1. Golden State Warriors
Key Reserves: Andre Iguodala, Festus Ezeli, Shaun Livingston, Leandro Barbosa
Key Stat: Top five reserves average 114.6 offensive rating, 102.8 defensive rating (+11.8)
With a commitment to defense, ball movement and quality field goals, Golden State’s bench does a magnificent job keeping the Warriors’ ruthless machine humming.
Andre Iguodala is one of the most versatile sixth men you’ll find in the history of the game, and this season he continues to be a stout stopper and exemplary offensive catalyst. He’s scoring, rebounding and dropping dimes while shooting 40 percent from three-land.
The Dubs’ reinforcements go far beyond guys like Iggy, Festus Ezeli and Shaun Livingston. Less-heralded wings like Ian Clark and Brandon Rush have provided scorching bursts from the perimeter, and they’re both shooting better than 40 percent from distance.

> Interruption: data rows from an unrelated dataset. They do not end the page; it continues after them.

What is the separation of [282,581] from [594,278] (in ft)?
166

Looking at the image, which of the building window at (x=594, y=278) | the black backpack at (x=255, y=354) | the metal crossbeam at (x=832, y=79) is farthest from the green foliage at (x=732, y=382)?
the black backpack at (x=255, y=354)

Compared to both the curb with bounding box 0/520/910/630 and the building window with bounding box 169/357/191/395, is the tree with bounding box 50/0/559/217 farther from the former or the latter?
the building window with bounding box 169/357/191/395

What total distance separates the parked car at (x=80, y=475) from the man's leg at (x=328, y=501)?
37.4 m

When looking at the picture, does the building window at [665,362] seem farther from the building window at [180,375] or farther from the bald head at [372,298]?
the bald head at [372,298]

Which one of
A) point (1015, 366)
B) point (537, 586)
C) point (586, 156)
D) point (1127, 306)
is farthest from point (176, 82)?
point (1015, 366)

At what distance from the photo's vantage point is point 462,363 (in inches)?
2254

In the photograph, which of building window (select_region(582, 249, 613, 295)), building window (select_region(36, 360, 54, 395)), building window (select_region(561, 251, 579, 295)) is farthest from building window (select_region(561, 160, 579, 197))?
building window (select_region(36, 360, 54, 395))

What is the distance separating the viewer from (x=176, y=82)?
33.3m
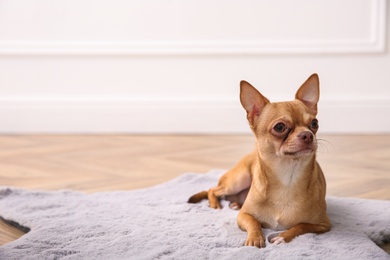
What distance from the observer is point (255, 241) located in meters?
1.80

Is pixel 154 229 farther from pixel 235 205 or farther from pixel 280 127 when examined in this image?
pixel 280 127

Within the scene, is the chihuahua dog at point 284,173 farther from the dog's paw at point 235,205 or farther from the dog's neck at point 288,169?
the dog's paw at point 235,205

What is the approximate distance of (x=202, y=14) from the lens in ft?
15.2

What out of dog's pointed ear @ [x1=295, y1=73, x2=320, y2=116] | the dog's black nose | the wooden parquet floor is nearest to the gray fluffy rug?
the wooden parquet floor

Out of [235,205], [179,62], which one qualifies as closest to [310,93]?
[235,205]

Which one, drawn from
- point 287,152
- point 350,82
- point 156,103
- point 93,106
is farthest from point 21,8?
point 287,152

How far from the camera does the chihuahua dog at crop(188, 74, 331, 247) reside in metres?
1.84

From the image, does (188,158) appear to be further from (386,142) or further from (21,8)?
(21,8)

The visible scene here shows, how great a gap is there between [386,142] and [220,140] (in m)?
1.15

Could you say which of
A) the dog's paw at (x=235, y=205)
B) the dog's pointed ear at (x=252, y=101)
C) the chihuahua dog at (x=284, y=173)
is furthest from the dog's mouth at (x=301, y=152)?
the dog's paw at (x=235, y=205)

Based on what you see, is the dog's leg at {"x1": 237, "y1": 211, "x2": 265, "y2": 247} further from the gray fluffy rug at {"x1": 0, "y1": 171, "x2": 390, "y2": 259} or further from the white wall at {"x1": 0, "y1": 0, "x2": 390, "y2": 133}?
the white wall at {"x1": 0, "y1": 0, "x2": 390, "y2": 133}

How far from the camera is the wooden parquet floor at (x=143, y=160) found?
2826mm

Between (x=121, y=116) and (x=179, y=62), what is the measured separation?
2.05ft

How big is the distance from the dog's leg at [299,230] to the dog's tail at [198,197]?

Sean Deveney of the Sporting News notes that it’s this deep cast of efficient contributors that boosts Golden State from “contender” to “potentially historic”:
It’s in the deeper part of the rotation, the kind of guys who fill in the small cracks. Those guys are the difference between a great but mortal team with a few scattered losses, and the already legendary juggernaut the Warriors have become.
If the Dubs are to match or exceed the 1995-96 Chicago Bulls’ 72-10 record en route to a title, Stephen Curry and the lead dogs will need consistent relief from their loaded bench.